Friday, April 18, 2014


Christianity is a relationship between each of us and Jesus Christ. He sealed that bond when He shed his blood for the remission of our sins.

We give thanks for Jesus’s unselfish act. But we also must remember that He died for not only us and our sins but also those of the neighbor we don’t see eye to with. While we think we are safe in the arms of God. We have to realize go loves those in the correction systems, county jails, state department of corrections and the federal bureau of prisons.

I remember a conversation I had with a close friend about the son of a young woman who previously went to church with us. The son’s name appeared in the “vital statistics” column-what our city
newspaper calls the list of the new arrests. My friend said something profound, “There, but for the grace of God, goes me.” 

It is through the grace of God that we have a relationship with Jesus. It is because of that grace that our Lord endured Calvary for us.


Wednesday, April 16, 2014

Wash and Cleanse Sin

“Wash away my iniquity and cleanse me from my sin.”
Psalm 51:2 (NIV)

“Wash away my iniquity. . . “
David choses to clarify his desire to be right with God. The king wants God to clear away the sin that encumbers him and those close to him.

In this passage, (Psalm 51) David seeks forgiveness from God. He uses at least three different words for his behavior—transgressions, iniquity, and sin. He examines this sin like a person would examine a gem—studying each surface of it. In this way, David comes clean before God.

In our 21st Century, we have people who make light of their sin. They use the excuse that “no one gets hurt, so what’s the big deal?” Or they put off the idea that they have done anything wrong, as in “It’s not sinful to say that.” And then there are, “That’s who I am.” Or “It’s just me.”

“. . . cleanse me from my sin.”

David magnifies his desire to get right with God by approaching his condition from yet a third angle. Once he recognizes his sin, courtesy of Nathan, he knows its severity.

An innocent baby, David’s son took ill and died. David was grief stricken. He had committed multiple sins in his affair with Bathsheba and the following cover-up. I believe he would not tolerate that level of behavior had anyone else committed those transgressions.

In our 21st Century, we aren’t as forthcoming about our sinful selves. We are quick to point out our neighbor’s transgressions and, at the same time, call our misdoings acceptable. When Jesus walked this earth, He told his followers to “take the plank out of your eye before you point out the sawdust in your neighbor’s eye.”

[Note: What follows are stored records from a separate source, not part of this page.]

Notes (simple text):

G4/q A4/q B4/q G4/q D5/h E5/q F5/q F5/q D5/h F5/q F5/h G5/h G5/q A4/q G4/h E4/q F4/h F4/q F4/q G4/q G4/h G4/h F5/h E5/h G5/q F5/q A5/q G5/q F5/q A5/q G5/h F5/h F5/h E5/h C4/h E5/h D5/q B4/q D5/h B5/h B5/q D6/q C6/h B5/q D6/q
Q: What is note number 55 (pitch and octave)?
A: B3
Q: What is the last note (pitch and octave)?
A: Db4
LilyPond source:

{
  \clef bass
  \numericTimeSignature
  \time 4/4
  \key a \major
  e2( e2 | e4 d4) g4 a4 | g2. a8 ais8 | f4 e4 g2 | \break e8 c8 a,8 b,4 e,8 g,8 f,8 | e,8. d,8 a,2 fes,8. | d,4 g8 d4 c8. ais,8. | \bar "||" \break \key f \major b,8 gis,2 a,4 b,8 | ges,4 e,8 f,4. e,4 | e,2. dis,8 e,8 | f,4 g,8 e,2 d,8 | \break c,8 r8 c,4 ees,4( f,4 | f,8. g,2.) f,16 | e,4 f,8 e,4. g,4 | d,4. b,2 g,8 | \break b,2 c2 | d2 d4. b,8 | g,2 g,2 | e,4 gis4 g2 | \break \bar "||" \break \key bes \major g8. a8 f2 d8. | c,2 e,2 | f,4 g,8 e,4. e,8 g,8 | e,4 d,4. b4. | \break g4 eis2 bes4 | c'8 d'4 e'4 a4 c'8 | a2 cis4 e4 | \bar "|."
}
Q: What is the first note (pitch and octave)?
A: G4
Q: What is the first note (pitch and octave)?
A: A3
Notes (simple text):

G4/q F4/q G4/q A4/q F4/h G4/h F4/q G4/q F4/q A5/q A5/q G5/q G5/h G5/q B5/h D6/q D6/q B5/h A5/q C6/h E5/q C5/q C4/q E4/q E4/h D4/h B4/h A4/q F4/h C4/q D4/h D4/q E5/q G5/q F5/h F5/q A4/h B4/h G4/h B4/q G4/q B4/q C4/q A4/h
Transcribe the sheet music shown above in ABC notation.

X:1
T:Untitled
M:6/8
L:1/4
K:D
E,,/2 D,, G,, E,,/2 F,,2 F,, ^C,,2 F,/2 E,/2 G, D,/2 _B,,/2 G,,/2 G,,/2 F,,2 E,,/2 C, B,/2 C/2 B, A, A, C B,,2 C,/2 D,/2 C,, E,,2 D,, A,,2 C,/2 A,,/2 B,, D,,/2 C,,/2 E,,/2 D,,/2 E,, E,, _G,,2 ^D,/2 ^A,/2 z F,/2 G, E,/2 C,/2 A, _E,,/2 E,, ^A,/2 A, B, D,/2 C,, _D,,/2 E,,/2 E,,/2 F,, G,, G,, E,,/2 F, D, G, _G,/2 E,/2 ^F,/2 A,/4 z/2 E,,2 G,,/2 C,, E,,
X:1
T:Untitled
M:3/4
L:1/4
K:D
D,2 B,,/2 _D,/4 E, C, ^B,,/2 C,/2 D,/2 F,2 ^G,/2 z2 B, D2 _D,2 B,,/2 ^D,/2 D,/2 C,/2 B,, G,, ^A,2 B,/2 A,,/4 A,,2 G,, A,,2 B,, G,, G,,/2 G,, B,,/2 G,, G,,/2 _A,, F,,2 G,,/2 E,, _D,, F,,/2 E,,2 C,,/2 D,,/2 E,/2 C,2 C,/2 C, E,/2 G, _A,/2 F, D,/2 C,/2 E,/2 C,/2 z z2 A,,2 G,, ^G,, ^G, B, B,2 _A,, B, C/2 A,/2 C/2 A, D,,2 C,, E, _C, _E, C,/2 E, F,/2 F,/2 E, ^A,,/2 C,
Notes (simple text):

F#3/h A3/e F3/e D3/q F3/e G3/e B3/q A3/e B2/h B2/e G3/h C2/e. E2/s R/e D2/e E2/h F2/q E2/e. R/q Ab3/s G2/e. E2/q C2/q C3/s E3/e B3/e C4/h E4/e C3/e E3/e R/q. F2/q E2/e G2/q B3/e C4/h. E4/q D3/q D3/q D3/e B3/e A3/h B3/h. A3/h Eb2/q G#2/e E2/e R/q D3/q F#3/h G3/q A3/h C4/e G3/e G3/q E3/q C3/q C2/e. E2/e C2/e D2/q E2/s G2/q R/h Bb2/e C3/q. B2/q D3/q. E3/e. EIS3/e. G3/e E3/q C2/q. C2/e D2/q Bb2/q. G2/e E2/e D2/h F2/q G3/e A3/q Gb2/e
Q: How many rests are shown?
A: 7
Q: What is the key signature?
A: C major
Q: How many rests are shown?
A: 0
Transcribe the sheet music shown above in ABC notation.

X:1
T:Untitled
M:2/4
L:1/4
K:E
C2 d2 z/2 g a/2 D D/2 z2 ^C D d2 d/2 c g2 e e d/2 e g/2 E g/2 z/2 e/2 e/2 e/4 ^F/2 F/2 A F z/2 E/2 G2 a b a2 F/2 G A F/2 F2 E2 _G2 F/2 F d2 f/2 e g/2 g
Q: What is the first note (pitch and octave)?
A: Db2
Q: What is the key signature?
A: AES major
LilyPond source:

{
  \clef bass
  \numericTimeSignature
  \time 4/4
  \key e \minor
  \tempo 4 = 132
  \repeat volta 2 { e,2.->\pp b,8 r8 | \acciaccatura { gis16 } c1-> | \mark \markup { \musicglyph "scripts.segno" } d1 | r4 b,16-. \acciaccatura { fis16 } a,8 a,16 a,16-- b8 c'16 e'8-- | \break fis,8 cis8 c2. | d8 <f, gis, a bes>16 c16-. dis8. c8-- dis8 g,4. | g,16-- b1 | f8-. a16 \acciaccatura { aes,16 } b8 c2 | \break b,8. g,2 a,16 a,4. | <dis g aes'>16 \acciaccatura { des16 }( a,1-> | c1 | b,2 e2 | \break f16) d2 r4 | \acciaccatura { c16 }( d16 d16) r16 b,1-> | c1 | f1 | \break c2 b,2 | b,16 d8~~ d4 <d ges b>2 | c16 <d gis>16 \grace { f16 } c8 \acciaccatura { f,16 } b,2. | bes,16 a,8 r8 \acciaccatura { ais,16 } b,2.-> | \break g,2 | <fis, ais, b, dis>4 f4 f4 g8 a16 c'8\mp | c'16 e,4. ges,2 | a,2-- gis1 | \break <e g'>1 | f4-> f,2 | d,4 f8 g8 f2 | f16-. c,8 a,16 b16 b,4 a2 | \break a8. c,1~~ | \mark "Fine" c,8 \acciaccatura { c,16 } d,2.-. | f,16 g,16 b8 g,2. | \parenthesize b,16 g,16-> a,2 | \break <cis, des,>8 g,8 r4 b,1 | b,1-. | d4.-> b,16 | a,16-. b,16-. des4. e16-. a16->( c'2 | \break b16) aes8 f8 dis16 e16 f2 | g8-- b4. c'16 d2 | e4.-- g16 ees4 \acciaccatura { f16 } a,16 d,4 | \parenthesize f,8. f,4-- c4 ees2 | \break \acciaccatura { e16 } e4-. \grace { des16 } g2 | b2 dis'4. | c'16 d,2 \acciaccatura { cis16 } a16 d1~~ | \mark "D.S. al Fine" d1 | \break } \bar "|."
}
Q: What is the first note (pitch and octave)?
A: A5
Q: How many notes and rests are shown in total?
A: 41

David is in the process of repentance (coming clean) of his sin. We all should do likewise.  


Tuesday, April 15, 2014

David’s Pleading to God

“Have mercy on me, O God, according to your unfailing love, according to your great compassion blot out my transgressions.” Psalm 51:1

David, the king of Israel, pleads for forgiveness from God. He begs for mercy. Mercy happens when we do not get what we deserve.

The prophet Nathan approached David and let the king know that his affair with Bathsheba was not a secret.

Not only did David commit adultery, He had her husband murdered when Uriah chose not to return to his home when he was called back to confer with the king. These words could either seem haughty or humble. I believe they show repentance and sorrow over the bad choices and the resultant loss of an innocent newborn baby. 

“. . . according to your unfailing love. . .”

            David knew of God’s unfailing love. God’s love kept David safe from King Saul when Saul tracked down David and threatened his life. He experienced God’s love when He protected Daivd from his son Absalom.
            God loves us unconditionally—we don’t have to meet any standard to receive this love. He loves us because He created us.
            We don’t fully understand the concept of this unconditional, unfailing love. We know it exists, we see evidence of it all the time.

“. . . according to your great compassion. . .”

God forgave David for his transgressions that stemmed from the Bathsheba incident. The Apostle John wrote, “If we confess our sin he is faithful and just and cleanses us from our unrighteousness.” (1 John 1:9)

He does this because of his ability to walk with us and experience our sadness when we realize what we have done and the resulting hardship on ourselves and on others that our sin touches.

How great is God’s compassion for us His children? We can only imagine. He told Abram (Abraham) to look as far as he could see God would eventually give him all that land.

How many times did God forgive us for transgressing against Him?   

“. . . blot out my transgressions.”

King David asks God to blot out (absorb) his sins. This tells me a couple of things:

1.         David knew he had crossed the line between what was acceptable and what wasn’t.
2.         David also knew God would remove the offensive actions from his ‘sheet’.

When I was in the fifth grade, we had fountain pens (pens that used liquid ink) In order for the ink on a sheet of paper to dry quickly; we had a piece of absorbent material we placed on the inked words or lines to blot out the excess.

            In today’s world, we still can ask God to remove our sins from our lives.